Perdi na JARI. Acabou?
Não. A JARI é a primeira instância — abaixo dela ainda tem caminho:
- CETRAN (ou CONTRANDIFE, no Distrito Federal) — segunda instância, 30 dias a partir da decisão da JARI
- Colegiado Especial, em alguns órgãos, dependendo do caso
Vale dizer que os argumentos que funcionam mudam conforme a instância: o que a primeira instância ignorou, a segunda às vezes acolhe — em especial as nulidades formais.
Se você recebeu uma decisão negativa, manda pra gente que a gente diz se ainda vale seguir.
Se eu recorrer, perco o desconto de 40%?
Essa é a conta mais honesta que dá para fazer nesta página, então vai sem maquiagem.
O desconto de 40% e o recurso são caminhos que se excluem: para receber os 40% você declara que reconhece a infração e não vai recorrer, e essa declaração encerra a discussão. Sai mais barato, e os pontos entram na sua CNH.

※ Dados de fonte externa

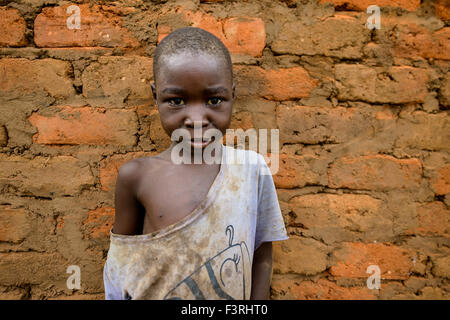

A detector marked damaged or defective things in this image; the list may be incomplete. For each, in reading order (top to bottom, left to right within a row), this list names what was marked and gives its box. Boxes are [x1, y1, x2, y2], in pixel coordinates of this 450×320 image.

torn white t-shirt [103, 145, 288, 300]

Numa multa gravíssima de R$293,47:
| Caminho | Desembolso | Pontos |
|---|---|---|
| Pagar com 40% de desconto | R$176,08 | +7 |
| Recorrer (Plano Fixo) e ganhar | R$39,90 | 0 |
| Recorrer (Plano Fixo) e perder | R$39,90 + R$293,47 | +7 |
Traduzindo: recorrer e ganhar é o melhor cenário com folga. Recorrer e perder custa mais caro do que ter pago com desconto, porque a janela do desconto fecha.
Por isso o diagnóstico vem antes e é gratuito — para você tomar essa decisão com a probabilidade do seu caso na frente, e não no escuro.
E é também por isso que existe o Risco Zero: quando o caso é forte o bastante, a gente assume esse risco no seu lugar.
Prático
Como eu pago? Recebo nota fiscal?
O pagamento é processado pelo Mercado Pago, por um link enviado no WhatsApp. Na página deles você escolhe como pagar:
- Pix — aprovação na hora
- Cartão de crédito
- Cartão de débito
- Boleto bancário
O MultaOFF não armazena dados de cartão. Esses dados são processados inteiramente pelo Mercado Pago, na página segura deles.
Nota fiscal: sim. A NFS-e é emitida automaticamente e enviada para o e-mail que você informar durante o atendimento.